Shen Yun Draws On ‘Universal Spirituality’
PHILADELPHIA—Shen Yun Performing Arts loaned a colorful vision of a culture clouded in mystique and ancient wisdom to an audience at Merriam Theater on Ash Wednesday.
“It was fascinating,” said Kevin Van Sloten, a business professor at Southern New Hampshire University, who attended the performance with Susan Van Sloten.
New York-based Shen Yun was founded on a mission to revive China’s 5,000 years of divinely inspired culture. Van Sloten said it came with a broad message.
“Something along the lines of how to behave and treat your fellow man and how to treat yourself. And how to take care of yourself with things that are important to this world.”
He said he thought Shen Yun “would be fascinating” for his students.
“I think it would be awesome. Too many times today students are restricted to thinking about their own teeny world, and if they saw a show like this, I think it would broaden their minds, and broaden their outlook on the world, on other people of other cultures, on how they act, how they think, how they dance, and what things are important to them.”
Shen Yun bases its performance on the traditions of classical Chinese dance and the artistic traditions of China’s diverse ethnicities. It draws upon the long history and rich culture of the world’s longest continuous civilization.

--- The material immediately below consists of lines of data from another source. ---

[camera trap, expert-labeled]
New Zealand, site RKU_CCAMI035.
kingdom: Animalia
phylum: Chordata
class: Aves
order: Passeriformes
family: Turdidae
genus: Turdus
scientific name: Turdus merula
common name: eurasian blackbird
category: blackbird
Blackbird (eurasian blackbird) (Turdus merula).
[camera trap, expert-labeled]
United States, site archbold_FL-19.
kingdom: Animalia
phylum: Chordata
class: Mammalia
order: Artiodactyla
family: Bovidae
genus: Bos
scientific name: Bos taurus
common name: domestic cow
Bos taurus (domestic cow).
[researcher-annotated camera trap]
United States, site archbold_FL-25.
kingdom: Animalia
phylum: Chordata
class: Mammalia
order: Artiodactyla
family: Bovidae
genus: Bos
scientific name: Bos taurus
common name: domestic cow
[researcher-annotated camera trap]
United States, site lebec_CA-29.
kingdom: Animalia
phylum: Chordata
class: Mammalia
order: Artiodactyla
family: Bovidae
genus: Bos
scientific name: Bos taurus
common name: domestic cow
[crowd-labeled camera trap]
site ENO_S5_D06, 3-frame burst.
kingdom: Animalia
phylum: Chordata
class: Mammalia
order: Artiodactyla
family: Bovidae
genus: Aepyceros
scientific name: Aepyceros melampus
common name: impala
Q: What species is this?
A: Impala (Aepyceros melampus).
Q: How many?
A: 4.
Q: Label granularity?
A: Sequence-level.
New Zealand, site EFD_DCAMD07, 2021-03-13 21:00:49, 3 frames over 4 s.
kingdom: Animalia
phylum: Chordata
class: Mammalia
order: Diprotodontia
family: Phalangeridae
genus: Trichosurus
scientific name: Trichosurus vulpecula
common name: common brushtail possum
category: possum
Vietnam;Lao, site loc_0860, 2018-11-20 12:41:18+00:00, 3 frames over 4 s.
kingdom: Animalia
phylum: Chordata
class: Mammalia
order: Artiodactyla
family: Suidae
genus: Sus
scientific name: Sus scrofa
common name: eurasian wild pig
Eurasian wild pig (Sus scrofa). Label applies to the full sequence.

China has stood for 5,000 years even as other empires, from the Greeks to the Roman Kingdom, and Empire rose and fell. China would see dynasties collapse and different people rule from different mountain tops, but the people and their shared memory have remained.
Until the communist revolution of 1949, that shared memory was rooted with a powerful vision of earthly divinity.
Shen Yun had a significant role to play, said Susan Van Sloten, retired from the military and private sector.
“Their work is as great ambassadors for the culture of China. Certainly, anyone seeing it would want to know more and be interested in the culture. I hope that they are successful,” she said.
“I would agree with that completely,” said Kevin Van Sloten. “It’s an amazing bit of culture that most of the world is unaware of—and they should be.”
Diane Turco, a project manager for a cabinetry business, said Shen Yun gave her “enlightening” new insight into where traditional Chinese culture started.
“It was that universal spirituality, I think it exists everywhere, and I think it really came through. I wasn’t aware that it was that engraved in the Chinese culture.”
Friend Bob Reed, a maintenance manager at a place that manufacturers machinery, shared a similar if differently worded description.
“I think I could sum it up from something that was said and presented: spiritual beings dancing with God.”
“That’s what dance is; that’s what singing is; that’s what breath is.”
That’s also what the root of traditional Chinese culture is: a veneration for the divine and an attempt to live in harmony with this ultimate goodness.